President Obama's Comments Pre G-20 Summit


From 2008 when the practice began in response to the financial crisis, I have been deeply concerned about the Chinese policy of pegging the Yuan. The Chinese government had fixed currency value for a long time and was just starting to liberalize before the crisis. Then the government reversed course.

I think it is reasonable for the US to request that China allow its currency to appreciate against the Dollar. It is good for the Chinese people in that purchasing power increases with a stronger currency. A free float Yuan is the expectation for a country engaged in international trade.

In addition, I think it is reasonable for the US to request a balance of trade with all countries including leading exporters such as China, Germany, and Japan.

On a non partisan basis, I support President Obama's position as outlined in the WSJ today:

"Ahead of a summit of the Group of 20 industrial nations, which begins Thursday evening in Seoul, Mr. Obama also took a swipe at China as he escalated assertions that the Asian giant is artificially deflating the value of its currency to boost exports. He again made it clear his emphasis at the G-20 would be curbing the massive trade surpluses of a handful of countries, such as China and Germany, so countries still struggling with high unemployment can boost their exports and job markets."

Weisman, Jonathan, 2010. Obama, in indonesia, criticizes israeli settlements. The Wall Sreet Journal, Nov. 9.
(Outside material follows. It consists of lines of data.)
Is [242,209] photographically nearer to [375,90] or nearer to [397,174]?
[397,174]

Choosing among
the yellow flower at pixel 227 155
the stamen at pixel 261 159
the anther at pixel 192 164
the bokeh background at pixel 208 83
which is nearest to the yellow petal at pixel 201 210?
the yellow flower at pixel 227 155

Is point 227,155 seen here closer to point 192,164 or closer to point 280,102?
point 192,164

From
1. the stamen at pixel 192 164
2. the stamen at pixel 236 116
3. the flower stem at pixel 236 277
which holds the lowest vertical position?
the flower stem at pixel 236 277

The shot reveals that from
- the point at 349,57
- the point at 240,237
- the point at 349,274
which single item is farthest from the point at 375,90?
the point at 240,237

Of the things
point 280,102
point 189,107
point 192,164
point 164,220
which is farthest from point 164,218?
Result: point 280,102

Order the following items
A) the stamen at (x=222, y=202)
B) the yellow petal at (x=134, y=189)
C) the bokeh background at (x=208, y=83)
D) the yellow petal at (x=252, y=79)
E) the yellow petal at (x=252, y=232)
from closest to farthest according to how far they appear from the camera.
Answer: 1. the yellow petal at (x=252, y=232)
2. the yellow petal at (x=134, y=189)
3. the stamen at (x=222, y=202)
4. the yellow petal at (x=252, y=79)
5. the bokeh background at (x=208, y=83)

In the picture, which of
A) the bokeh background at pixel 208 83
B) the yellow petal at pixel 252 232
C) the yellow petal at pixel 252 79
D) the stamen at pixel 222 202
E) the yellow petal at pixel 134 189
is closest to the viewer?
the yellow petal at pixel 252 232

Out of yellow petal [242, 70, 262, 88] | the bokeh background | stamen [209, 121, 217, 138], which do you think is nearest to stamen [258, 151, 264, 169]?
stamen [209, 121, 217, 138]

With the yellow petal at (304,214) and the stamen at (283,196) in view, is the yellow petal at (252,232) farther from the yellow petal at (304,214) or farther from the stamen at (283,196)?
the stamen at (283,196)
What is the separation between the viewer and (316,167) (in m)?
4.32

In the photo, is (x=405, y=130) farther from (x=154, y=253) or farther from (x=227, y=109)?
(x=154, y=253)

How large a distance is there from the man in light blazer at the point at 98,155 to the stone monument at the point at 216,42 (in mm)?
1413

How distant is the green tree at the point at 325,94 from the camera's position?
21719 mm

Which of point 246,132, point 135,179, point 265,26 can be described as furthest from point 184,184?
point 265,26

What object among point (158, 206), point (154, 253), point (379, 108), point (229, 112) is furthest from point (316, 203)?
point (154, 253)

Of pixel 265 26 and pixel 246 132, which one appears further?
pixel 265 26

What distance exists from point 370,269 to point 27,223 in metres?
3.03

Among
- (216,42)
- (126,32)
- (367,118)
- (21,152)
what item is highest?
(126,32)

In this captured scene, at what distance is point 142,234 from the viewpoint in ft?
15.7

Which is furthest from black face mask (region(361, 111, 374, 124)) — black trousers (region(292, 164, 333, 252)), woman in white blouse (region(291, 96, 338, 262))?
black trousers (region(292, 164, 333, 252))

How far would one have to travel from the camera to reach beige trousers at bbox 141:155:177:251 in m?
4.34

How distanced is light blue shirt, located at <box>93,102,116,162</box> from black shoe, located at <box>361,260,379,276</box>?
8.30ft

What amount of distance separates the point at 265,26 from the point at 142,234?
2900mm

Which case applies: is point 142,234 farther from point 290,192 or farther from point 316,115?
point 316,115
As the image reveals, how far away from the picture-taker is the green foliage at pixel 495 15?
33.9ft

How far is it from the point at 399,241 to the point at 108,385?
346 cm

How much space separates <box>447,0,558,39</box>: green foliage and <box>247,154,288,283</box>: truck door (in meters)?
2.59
If there is no change in policy, America, in essence, is subsidising the economies of China, Germany, Japan, Middle Eastern and other countries via large trade imbalances. The American people are reasonable regarding international issues, however, the balance has swung toward an unacceptable situation through many years of neglect and lack of interest.

As I have stated before on this blog, in 2007 I sat in public lectures at MIT that offered support for perpetual US trade deficits, something that I found unbelievable at the time.

For America and the world to move forward toward a path of economic growth, there must be a free float currency system and a balance of trade between the major economies. Otherwise will cause a massive mis allocation of resources and structural inefficiencies that could cripple global growth for decades into the future.